_WORK ORDER:_ Omit every picture, then return each line of the data below exactly.

_INPUT DATA:_
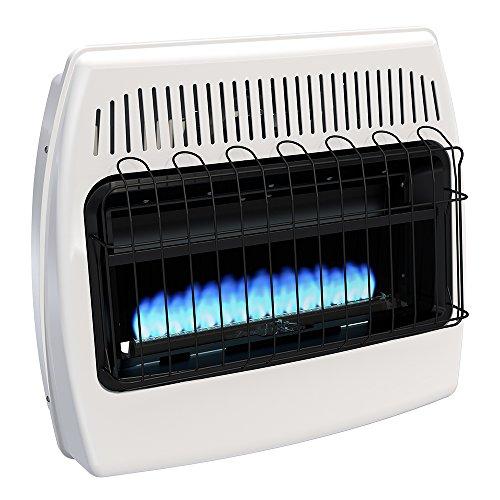 Dyna-Glo BF30NMDG 30,000 BTU Natural Gas Blue Flame Vent...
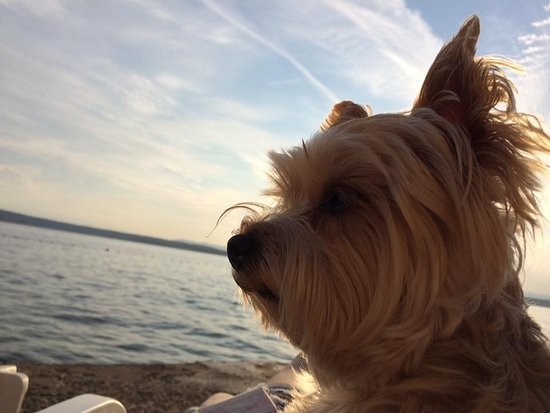 Dramalj, Croatia: i cani possono accedere alla spiaggia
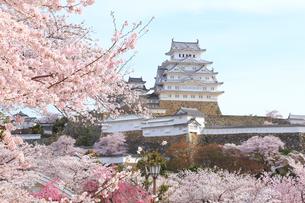 姫路城と桜の写真素材 [FYI04034446]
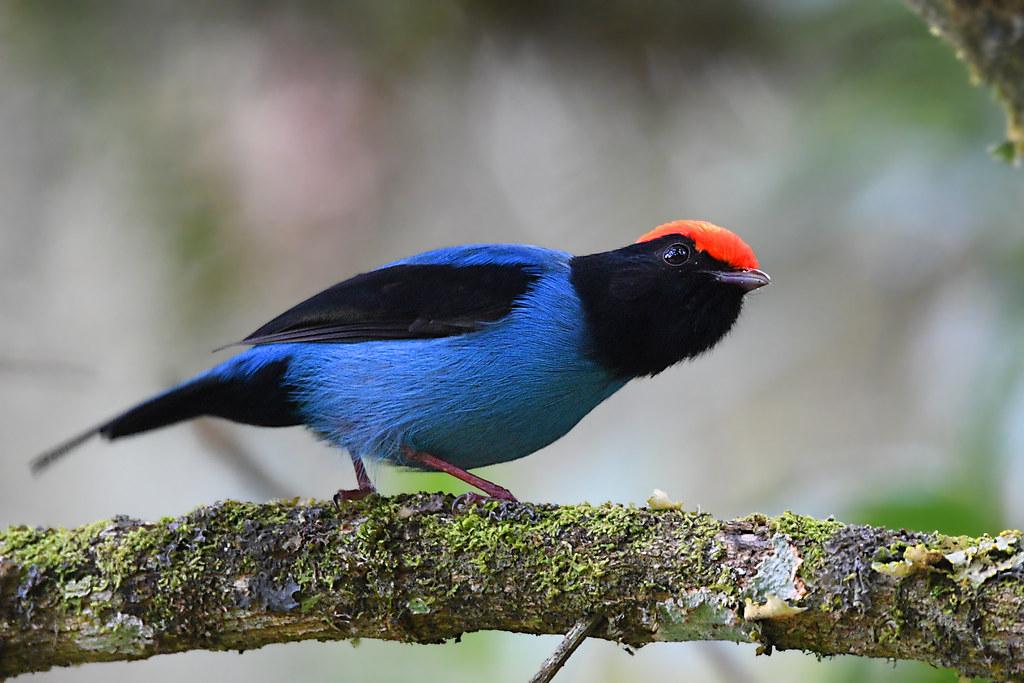 Swallow-tailed Manakin // Tangará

_COMPLETED EXERCISE:_
 Dyna-Glo BF30NMDG 30,000 BTU Natural Gas Blue Flame Vent...
 Dramalj, Croatia: i cani possono accedere alla spiaggia
 姫路城と桜の写真素材 [FYI04034446]
 Swallow-tailed Manakin // Tangará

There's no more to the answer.